> [Texte extrait]:
────────────────────
Télétravail : les contours « pour une mise en œuvre réussie » adoptés en ANI
Par Philippe Guerrier | Le | Bien-être au travail
Sous la houlette du gouvernement, un accord national interprofessionnel (ANI) a été adopté pour uniformiser les conditions de mise en place du télétravail. Voici les points RH majeurs décortiqués.
Le télétravail a pris une ampleur phénoménale en 2020 en raison de la crise Covid-19 et des confinements sanitaires engendrés.
Depuis début 2020, plus de 700 accords d’entreprise ont été signés sur cette thématique, qu’ils soient nouveaux ou constituent des avenants à des accords préexistants. Cette lame déferlant sur le monde du travail nécessitait une remise à plat des dispositifs légaux.
────────────────────
> [Données fournies]:

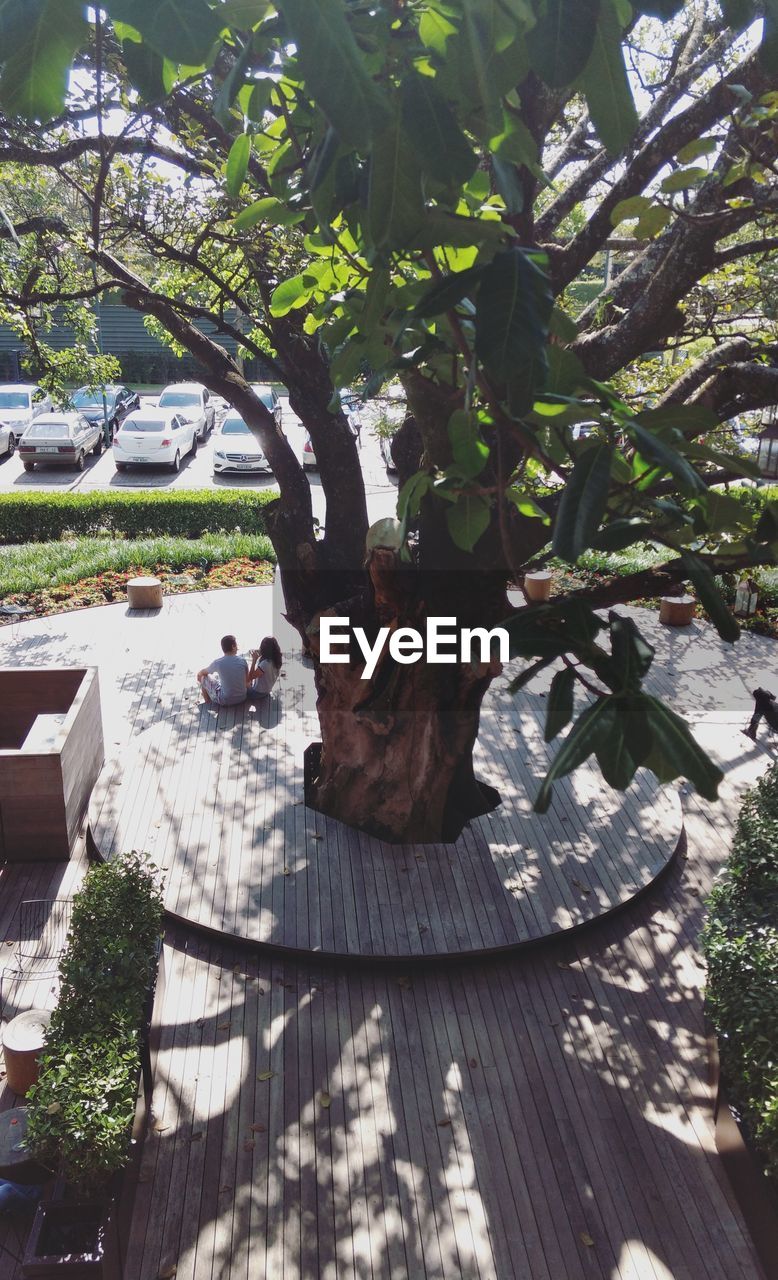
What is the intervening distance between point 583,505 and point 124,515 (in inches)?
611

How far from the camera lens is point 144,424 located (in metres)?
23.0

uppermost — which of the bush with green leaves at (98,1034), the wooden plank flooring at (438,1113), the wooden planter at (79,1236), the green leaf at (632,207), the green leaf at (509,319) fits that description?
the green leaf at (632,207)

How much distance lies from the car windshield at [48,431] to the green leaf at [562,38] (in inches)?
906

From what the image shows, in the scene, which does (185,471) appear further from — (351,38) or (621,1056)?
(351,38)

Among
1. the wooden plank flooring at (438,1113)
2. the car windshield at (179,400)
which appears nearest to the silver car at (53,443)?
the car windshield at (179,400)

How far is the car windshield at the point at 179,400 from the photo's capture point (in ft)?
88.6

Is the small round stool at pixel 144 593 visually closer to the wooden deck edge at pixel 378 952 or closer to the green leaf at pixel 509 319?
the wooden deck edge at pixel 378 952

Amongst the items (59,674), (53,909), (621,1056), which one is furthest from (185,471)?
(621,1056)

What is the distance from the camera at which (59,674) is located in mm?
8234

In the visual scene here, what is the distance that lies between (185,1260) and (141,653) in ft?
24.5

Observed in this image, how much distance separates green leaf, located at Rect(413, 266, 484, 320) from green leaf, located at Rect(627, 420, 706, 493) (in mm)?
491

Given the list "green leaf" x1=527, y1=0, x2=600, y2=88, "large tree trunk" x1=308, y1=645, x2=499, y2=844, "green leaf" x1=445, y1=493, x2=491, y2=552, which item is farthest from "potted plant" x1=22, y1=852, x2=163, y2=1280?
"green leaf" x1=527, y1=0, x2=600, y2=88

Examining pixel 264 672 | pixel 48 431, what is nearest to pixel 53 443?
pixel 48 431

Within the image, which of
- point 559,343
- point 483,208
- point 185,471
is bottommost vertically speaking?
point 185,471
────────────────────
> [Travail demandé]:
1. Relevez toutes les sortes d'accords mentionnées dans l'article sur le télétravail.
2. D'après l'article sur le télétravail, combien d'accords d'entreprise ont été signés sur ce thème depuis début 2020 ?
3. Rédigez la suite de l'article sur le télétravail, en reprenant après sa dernière phrase.

> [Réponses attendues]:
1. accord national interprofessionnel (ANI) ; accords d'entreprise ; avenants à des accords préexistants

2. Plus de 700 accords d'entreprise.

3.
Sous la houlette du gouvernement, un accord national interprofessionnel (ANI) a été adopté le 26 novembre 2020 « pour une mise en œuvre réussie du télétravail », après une négociation de trois semaines.
Les conclusions de ce diagnostic ont reçu un avis favorable de la CFDT, CFE-CGC, FO du côté des syndicats des travailleurs (la CGT a transmis un avis défavorable à ses instances) et du MEDEF, CPME et U2P du côté des organisations patronales.
Le texte est ouvert à la signature des organisations syndicales jusqu’au 24 décembre 2020.
Télétravail : définition et découpage de l’ANI
Avec les négociations entre organisations syndicales et patronales, une définition consensuelle du télétravail est apparue.
Elle « désigne toute forme d’organisation du travail dans laquelle un travail qui aurait également pu être exécuté dans les locaux de l’employeur est effectué par un salarié hors de ces locaux, de façon volontaire en utilisant les technologies de l’information et de la communication ». Ce qui veut qu’elle intègre le travail réalisé à domicile mais également dans un tiers-lieu (comme un espace de coworking).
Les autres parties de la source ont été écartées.